**Petunjuk Tugas:**
**a.** Jawab pertanyaan berikut berdasarkan tulisan tentang izin Epfei:
(i) Pernyataan Mendagri dan Menpolhukam bahwa perpanjangan izin belum bisa diberikan diartikan sebagai apa?
(ii) Isu besar apa saja yang disebut bersliweran?
(iii) Ada berapa sebab kegagalan conditioning itu?
**b.** Lanjutkan tulisan tentang izin Epfei setelah kalimat terakhirnya.

**Kutipan Dokumen:**
Mereka gagal menjadikan Presiden Jokowi sebagai tabir pelindung aksinya. Plinplan nya pernyataan tiga menteri dalam mengurus Epfei menunjukkan tendensi itu.
We are not impressed. Terhadap pernyataan Mendagri dan Menpolhukam yang menyatakan perpanjangan izin laskar petamburan itu BELUM bisa diberikan. Ini artinya koma. Bukan titik. Yang setiap saat, perpanjangan izin itu akan dapat dilakukan. Langkah itu cuma untuk meredakan kemarahan masyarakat. Nanti izin itu dikeluarkan. Pada akhirnya.
Pada Konisi Apa?
Pada kondisi ketika semua tatanan yang diinginkan para oligarkis yang mengelilingi Presiden OrBa (Orang Baik) semuanya terlaksana. Ribut Epfei sangat bisa jadi menjadi conditioning bagi sebuah perubahan besar sengaja dipersiapkan dibalik layar. Jadi jika kejadian berulang masyarakat tidak kaget lagi.
Tapi kita belum tahu apa tatanan itu. Sebab banyak isu besar seperti presiden tiga periode, pemilihan tidak langsung, bagi bagi kekuasaan dan proyek, bersliweran.
Dua Kegagalan
Namun conditioning ini gagal total. Karena dua sebab.

**Data yang Diberikan:**

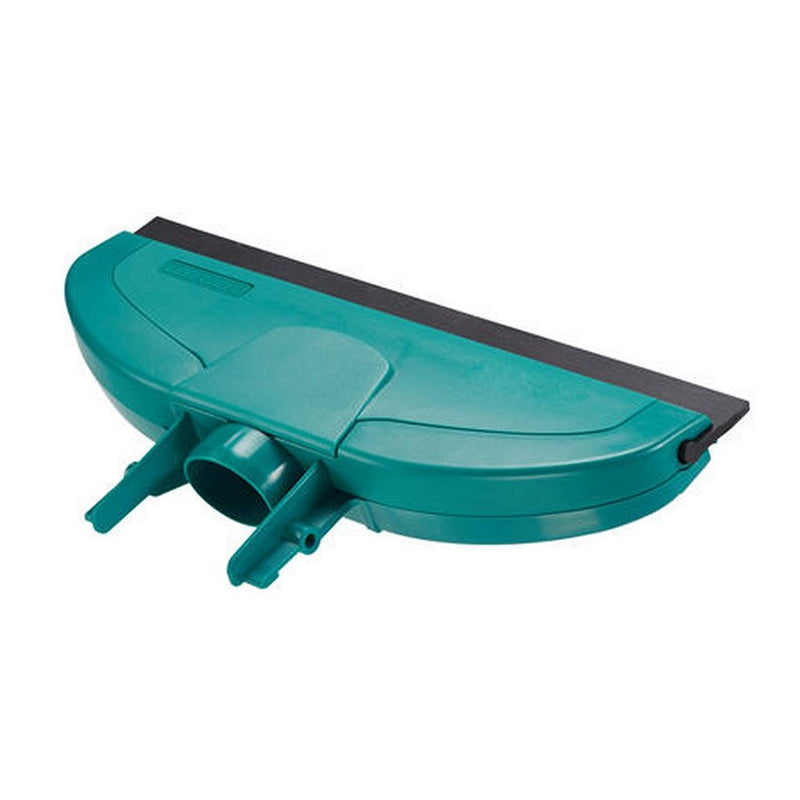 Load image into Gallery viewer, Leifheit 51007 dry clean smalle zuigmond voor raamzuiger met click-system 17 cm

**Jawaban Tiap Tugas:**
**a.**
(i) Koma, bukan titik.
(ii) Presiden tiga periode, pemilihan tidak langsung, serta bagi-bagi kekuasaan dan proyek.
(iii) Dua sebab.

**b.**
Pertama. Kocokan informasi dan tiktoknya justru menghantam kepentingan oligarkis. Tadinya mereka menggunakan buzzer, kadal medsos dan pansos untuk menebarkan tudingan kadal gurun.
Secara bertahap, masyarakat hendak dikondisikan bahwa nantinya setiap orang yang mengkritisi dan mengecam Presiden OrBa adalah kadal gurun, Taliban, radikal atau pendukung khilafah.
Namun teknik ini gagal total karena dampak semburan kadal gurun itu tidak terarah. Karena justru Presiden OrBa yang jadi korban. Contoh jelasnya adalah manakala Taman Halal di Bandara Soetta dikatakan disebut dilakukan kadrun, justru Presiden meresmikan Taman Halal di GBK.
Artinya, secara tidak terduga kampanye kadrun itu justru menohok orang yang disetting jadi tameng oligarkis.
Akibatnya, skenario itu gagal total.
Kegagalan Kedua
Conditioning dengan menggunakan isu kadrun dan sebangsanya juga gagal total karena skenario oligarkis sudah terbaca sejak awal. Karena menggunakan template yang sama.
Mereka menggunakan skenario memasukkan revisi UU KPK lewat gaya colongan. Tapi langkahnya terbaca sejak awal.
Masyarakat sudah belajar bagaimana mereka menggunakan buzzer, kadal medsos dan pansos menyemburkan kebohongan multi channel untuk menghancurkan KPK. Untuk menutupi jejak colongan itu. Lewat isu Taliban, mengejar kasus recehan, rekayasa penyerangan air keras, dan sejenisnya.
Untuk KPK , strategi penggalangan opini publik mereka berhasil menghempas citra lembaga itu. Untuk memberi karpet merah buat pimpinan KPK yang baru lengkap dengan setumpuk perubahannya.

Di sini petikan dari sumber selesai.